— START OF TASK INPUT —
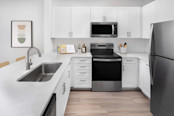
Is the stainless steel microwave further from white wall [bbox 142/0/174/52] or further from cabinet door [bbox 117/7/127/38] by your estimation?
white wall [bbox 142/0/174/52]

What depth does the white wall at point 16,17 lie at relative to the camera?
4.61 metres

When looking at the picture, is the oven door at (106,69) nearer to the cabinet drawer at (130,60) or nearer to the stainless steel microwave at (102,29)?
the cabinet drawer at (130,60)

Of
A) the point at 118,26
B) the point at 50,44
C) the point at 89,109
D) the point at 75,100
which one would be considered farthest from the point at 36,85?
the point at 118,26

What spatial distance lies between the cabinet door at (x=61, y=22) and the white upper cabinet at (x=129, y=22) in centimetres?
126

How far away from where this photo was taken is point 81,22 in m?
4.45

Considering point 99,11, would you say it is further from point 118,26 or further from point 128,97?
point 128,97

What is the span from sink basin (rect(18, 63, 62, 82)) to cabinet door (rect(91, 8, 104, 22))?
1.98m

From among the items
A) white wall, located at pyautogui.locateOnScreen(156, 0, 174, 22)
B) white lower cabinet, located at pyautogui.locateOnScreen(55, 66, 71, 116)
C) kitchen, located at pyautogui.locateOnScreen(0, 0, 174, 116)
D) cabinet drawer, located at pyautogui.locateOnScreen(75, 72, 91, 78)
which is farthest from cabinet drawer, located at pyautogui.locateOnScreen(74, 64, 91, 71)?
white wall, located at pyautogui.locateOnScreen(156, 0, 174, 22)

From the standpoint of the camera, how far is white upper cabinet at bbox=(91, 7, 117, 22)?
14.4 feet

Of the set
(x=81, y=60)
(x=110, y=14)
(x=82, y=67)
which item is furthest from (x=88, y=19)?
(x=82, y=67)


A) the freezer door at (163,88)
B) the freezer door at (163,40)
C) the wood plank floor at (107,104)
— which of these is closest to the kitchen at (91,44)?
the wood plank floor at (107,104)

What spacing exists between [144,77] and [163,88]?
1385mm

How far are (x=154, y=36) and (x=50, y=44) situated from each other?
2.69 m

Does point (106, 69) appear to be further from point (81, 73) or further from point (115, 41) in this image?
point (115, 41)
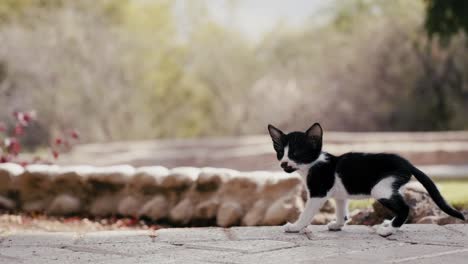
— END OF TASK INPUT —
▶ _TASK STATEMENT_: Copy the lines above word for word, starting with the first line and stopping after the line containing "4.61 metres". Leave the pictures out of your copy.

▶ _WRITTEN RESPONSE_:
Is the stainless steel microwave further from white wall [bbox 142/0/174/52] or further from cabinet door [bbox 117/7/127/38] by your estimation?
white wall [bbox 142/0/174/52]

What depth does the white wall at point 16,17 lie at relative to the camera?
4.61 metres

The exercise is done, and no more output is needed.